The basic parameters of spiral bevel gears are shown in Table 1.
Parameters | Driving wheel | Driven wheel |
Number of teeth z | 30 | 76 |
Rotating speed n/(r ∙ min-1) | 20900 | 7626 |
Large end modulus mt/mm | 3.85 | 3.85 |
Pressure angle αn/(°) | 20 | 20 |
Helix angle β/ (°) | 30 | 30 |
Tooth width B/mm | 38.5 | 38.5 |
Axis angle σ/ (°) | 69.77 | 69.77 |
Direction of rotation | Right | Right |
Diameter of dividing circle D/mm | 103.95 | 284.9 |
1) Modeling of Spiral Bevel Gear Pair
According to the local synthesis method proposed by Litvin, three basic processing parameters are preset. On the basis of controlling the meshing quality of spiral bevel gears, the processing parameters of driving gears can be designed and calculated. After determining the cutting parameters of spiral bevel gear, the tooth surface equation of spiral bevel gear can be obtained. Several coordinate points are obtained according to the tooth surface equation, and the surface is fitted in UG software according to these coordinate points to form a tooth surface that is very close to the actual tooth surface.
In order to simplify the numerical simulation complexity of windage loss and improve the simulation efficiency, it is necessary to simplify the model. The spiral bevel gear shaft is modeled as a solid shaft and all fillets, chamfers, bearings and connectors in the reduction gearbox are ignored. Assemble the modeled driving gear and driven gear. Since the mesh in the meshing area tends to be infinitesimal when the flow field is divided into meshes in the later stage, it is impossible to divide high-quality meshes.
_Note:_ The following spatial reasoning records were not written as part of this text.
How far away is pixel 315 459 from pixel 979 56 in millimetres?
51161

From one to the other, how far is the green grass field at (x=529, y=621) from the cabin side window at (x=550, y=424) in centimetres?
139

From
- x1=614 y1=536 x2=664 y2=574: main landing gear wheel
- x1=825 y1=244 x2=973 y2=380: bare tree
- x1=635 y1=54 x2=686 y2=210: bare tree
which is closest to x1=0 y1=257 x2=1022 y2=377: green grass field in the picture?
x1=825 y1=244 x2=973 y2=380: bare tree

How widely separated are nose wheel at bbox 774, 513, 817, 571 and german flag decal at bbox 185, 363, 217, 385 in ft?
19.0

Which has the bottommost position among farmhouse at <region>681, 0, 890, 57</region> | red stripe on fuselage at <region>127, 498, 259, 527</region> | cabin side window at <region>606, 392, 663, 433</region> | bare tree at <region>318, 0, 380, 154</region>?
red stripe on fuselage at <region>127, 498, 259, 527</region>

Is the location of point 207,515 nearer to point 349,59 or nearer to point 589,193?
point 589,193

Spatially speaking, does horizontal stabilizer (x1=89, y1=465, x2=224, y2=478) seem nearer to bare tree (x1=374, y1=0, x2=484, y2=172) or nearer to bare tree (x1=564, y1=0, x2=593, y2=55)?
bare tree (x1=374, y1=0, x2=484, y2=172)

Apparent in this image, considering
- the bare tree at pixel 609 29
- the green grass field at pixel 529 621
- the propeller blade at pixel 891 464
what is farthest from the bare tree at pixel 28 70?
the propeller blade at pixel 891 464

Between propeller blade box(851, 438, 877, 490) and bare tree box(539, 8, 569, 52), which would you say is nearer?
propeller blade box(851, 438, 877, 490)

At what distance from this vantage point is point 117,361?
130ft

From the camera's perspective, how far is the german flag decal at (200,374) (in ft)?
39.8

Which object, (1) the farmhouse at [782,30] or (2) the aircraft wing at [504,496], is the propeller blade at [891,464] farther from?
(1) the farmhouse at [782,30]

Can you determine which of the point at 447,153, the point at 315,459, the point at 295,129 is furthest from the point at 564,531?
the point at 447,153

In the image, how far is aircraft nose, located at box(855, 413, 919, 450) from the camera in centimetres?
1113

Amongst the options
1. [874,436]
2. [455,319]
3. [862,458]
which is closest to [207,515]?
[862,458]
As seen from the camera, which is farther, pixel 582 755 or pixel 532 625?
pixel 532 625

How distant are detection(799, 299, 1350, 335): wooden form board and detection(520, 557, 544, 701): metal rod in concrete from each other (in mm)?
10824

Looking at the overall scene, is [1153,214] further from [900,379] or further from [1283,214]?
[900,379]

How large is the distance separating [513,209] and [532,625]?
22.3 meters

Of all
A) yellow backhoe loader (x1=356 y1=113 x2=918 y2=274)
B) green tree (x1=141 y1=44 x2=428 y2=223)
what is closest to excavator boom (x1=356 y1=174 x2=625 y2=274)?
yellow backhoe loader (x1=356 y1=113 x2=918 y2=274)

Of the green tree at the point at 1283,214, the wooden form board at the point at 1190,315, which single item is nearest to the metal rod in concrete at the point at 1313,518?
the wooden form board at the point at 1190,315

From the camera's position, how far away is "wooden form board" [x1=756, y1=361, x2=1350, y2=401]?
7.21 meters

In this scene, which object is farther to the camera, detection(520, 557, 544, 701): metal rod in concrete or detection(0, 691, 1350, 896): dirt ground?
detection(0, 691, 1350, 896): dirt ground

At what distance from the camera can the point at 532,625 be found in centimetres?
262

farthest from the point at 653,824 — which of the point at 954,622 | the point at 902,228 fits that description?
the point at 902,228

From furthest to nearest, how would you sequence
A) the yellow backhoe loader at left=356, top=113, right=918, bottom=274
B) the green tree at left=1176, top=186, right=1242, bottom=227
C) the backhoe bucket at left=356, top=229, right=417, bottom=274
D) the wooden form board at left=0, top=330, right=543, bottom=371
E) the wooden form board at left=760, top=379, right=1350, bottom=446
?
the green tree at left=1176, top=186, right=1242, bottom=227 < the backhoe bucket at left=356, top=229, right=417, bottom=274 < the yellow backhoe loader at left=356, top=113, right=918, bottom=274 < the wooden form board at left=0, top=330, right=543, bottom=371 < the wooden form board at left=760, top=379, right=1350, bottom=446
Therefore, adjust and properly cut the spiral bevel gear with standard assembly to keep 2-3 layers of boundary layer thickness between the meshing gear teeth. This method can ensure the mesh quality, and it can keep a small gap between the meshing teeth, As the spiral bevel gear is in point engagement, the existence of this kind of micro clearance has very little impact on the actual wind resistance, and can avoid the meshing friction loss caused by the spiral bevel gear engagement in the actual engagement. Only the wind resistance power loss is considered. The final model is shown in Figure 1.
2) Windshield modeling
The structural design of the wind shield is shown in Figure 2. The wind shield is installed between the driven spiral bevel gear and the reduction gearbox, completely covering the driven gear tooth surface, and connected with the bottom of the main reduction gearbox through bolts. The wind shield is made of 45 steel.
3) Flow field modeling
What needs to be concerned is the interaction between the air around the spiral bevel gear and the spiral bevel gear, so it is necessary to extract the flow field inside the reducer. Without considering the influence of the fine structure of the reducer box, the flow field model can be obtained from the reducer box and spiral bevel gear pair through Boolean operation. Figure 3 and Figure 4 below are sectional views of the simplified flow field calculation model inside the gearbox. Figure 3 shows the flow field calculation model without a wind shield, and Figure 4 shows the flow field calculation model with a wind shield; The solid part in the figure is the area between the inner wall of the box and the surface of the spiral bevel gear pair, that is, the flow field calculation domain. The hollow part is the spiral bevel gear pair and the wind shield entity. This part does not participate in the fluid control volume calculation.